TERI APPLEBY AND NOVA TAYONA met in 1995 while waitressing together as students at Dalhousie University. In late 2012, they caught up over coffee; by this point, Tayona was an architect, and Appleby was a homemaker and mother of two sons. While they chatted, Appleby happened to describe the cottage she'd been dreaming about for her family. She wanted a summer escape from her century-old home in downtown Halifax-some place near nature with direct access to water and an open-concept main floor.
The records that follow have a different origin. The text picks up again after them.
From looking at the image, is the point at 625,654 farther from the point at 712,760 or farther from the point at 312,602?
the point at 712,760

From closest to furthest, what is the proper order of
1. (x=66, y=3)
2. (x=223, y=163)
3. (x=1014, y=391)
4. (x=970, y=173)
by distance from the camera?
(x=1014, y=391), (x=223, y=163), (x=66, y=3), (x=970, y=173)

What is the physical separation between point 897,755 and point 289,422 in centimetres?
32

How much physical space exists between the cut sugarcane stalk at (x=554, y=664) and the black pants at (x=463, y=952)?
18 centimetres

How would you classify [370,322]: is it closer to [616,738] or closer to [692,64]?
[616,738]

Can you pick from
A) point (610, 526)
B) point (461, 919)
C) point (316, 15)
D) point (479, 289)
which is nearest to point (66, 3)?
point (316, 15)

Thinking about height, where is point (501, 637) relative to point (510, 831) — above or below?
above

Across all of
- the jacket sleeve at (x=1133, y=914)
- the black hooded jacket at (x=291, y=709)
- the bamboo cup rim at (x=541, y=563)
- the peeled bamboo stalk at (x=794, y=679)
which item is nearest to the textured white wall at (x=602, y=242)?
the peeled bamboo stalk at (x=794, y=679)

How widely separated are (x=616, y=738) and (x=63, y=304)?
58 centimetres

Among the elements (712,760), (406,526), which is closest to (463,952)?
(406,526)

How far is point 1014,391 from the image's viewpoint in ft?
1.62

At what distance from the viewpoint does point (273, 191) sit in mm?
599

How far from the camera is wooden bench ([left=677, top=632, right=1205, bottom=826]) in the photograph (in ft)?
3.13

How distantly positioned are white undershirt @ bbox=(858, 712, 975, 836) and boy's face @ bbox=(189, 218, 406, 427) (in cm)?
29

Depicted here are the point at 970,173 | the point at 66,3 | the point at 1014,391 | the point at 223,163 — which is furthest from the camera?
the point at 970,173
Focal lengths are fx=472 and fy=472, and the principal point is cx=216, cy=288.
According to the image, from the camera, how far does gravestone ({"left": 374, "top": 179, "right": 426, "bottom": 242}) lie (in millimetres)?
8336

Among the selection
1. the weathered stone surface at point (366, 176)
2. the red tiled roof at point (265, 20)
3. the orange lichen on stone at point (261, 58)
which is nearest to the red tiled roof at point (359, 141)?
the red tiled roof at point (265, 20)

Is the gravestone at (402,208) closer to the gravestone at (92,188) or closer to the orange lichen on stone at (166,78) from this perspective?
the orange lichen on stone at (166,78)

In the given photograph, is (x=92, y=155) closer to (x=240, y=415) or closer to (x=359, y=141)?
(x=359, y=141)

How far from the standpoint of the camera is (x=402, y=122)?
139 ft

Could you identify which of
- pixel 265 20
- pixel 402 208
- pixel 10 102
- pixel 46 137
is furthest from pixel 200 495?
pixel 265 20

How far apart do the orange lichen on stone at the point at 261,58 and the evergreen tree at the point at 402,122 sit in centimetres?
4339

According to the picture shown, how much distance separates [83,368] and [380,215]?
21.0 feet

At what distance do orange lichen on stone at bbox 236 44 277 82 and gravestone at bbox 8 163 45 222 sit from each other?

She and her husband, Keith Dwyer, had already toured the South Shore of Nova Scotia in search of the perfect property, but none of the cottages for sale appealed to them: the lots were too small and the buildings too run down. So they switched gears. After months scouring for vacant beachside land, the family finally bought a nearly four-acre property shrouded in tamarack and spruce trees in Shelburne County, two hours southwest of Halifax. Located barely 100 metres from the Atlantic shoreline, the lot peered over the secluded Louis Head Beach and a kilometre-long stretch of white sand.
The only thing left to do was build a home. Tayona, who specialized in contemporary architecture and loved working on coastal projects, decided her friend's story sounded like a great challenge. "If you're up for it," Tayona said, "I want to make this idea come to life for you."
Denne historien er fra September 2023-utgaven av Maclean's.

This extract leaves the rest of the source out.